6.5 Non-Solicitation
During the term of this agreement and for six months after its termination, neither party shall solicit, hire, or contract any employee or contractor of the other party who has worked on their account, unless both parties explicitly agree to this in writing. This provision is intended to protect both parties’ teams and maintain stable business operations.
7. Dispute Resolution and Governing Law
7.1 Governing Law
This Agreement shall be governed by and construed in accordance with the laws of England and Wales.
7.2 Binding Arbitration
Any dispute, controversy, or claim arising out of or relating to this Agreement shall be finally resolved by binding arbitration as follows:
For clients based in the United States: Arbitration shall be administered by the American Arbitration Association (AAA) under its Commercial Arbitration Rules. The seat of arbitration shall be determined by the Client’s principal place of business at the time this Agreement was signed, or the nearest AAA regional office if no office exists in the Client’s state.
For clients based in the United Kingdom, European Union, or elsewhere: Arbitration shall be administered by the International Centre for Dispute Resolution (ICDR) under its International Arbitration Rules. The seat of arbitration shall be London, England.
Client location is determined by the billing address provided at the time of contract signing and cannot be changed for the purpose of selecting arbitration venue.
Arbitration provides significant advantages over court litigation: arbitration generally resolves faster than traditional litigation, proceedings remain confidential protecting business reputations, and the process maintains a professional business-focused environment without theatrical courtroom performance or media coverage. Both AAA and ICDR administer disputes with commercial arbitrators who typically possess specialist expertise in business contract matters.
Arbitration shall be conducted remotely via video conference unless both parties mutually agree to in-person proceedings. Remote proceedings significantly reduce or eliminate travel costs for both parties.
Arbitration awards are final with limited appeal rights, and are internationally enforceable in over 160 countries through the New York Convention.
The arbitration shall be conducted by a single arbitrator. The language shall be English.
7.3 Waiver of Court Proceedings
Each party irrevocably waives any right to commence court proceedings in relation to any dispute, except for enforcement of any arbitration award.
7.4 Costs
Each party bears its own costs. Arbitrator fees and administrative costs shall be shared equally unless the arbitrator determines otherwise based on the outcome.
7.5 Confidentiality
All arbitration proceedings and awards shall remain confidential except as required by law or for enforcement purposes.
7.6 Severability
If any provision is found invalid, it shall be severed and the remaining provisions shall continue in full force.
7.7 Entire Agreement
This Agreement constitutes the entire agreement and supersedes all prior agreements or communications.

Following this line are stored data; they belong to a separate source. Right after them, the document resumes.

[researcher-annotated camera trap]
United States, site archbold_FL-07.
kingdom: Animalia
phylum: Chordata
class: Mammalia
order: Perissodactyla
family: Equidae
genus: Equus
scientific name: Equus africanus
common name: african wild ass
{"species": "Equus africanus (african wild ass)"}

8. Changes to Terms of Service
8.1 Changes to Terms
The Service Provider reserves the right to update or modify these Terms of Service at any time. Significant changes will be communicated to the Client via email or other direct means. Updated Terms will be posted on this page and will take effect from the date of publication. The Client is encouraged to review the Terms regularly. Continued use of the services following any changes constitutes acceptance of the updated Terms.
8.2 Notice Period for Significant Changes
If the Service Provider makes significant changes that materially affect the services or the Client’s obligations, at least 30 days’ notice will be provided before those changes take effect. The Client may terminate the agreement without penalty if they do not accept the revised Terms.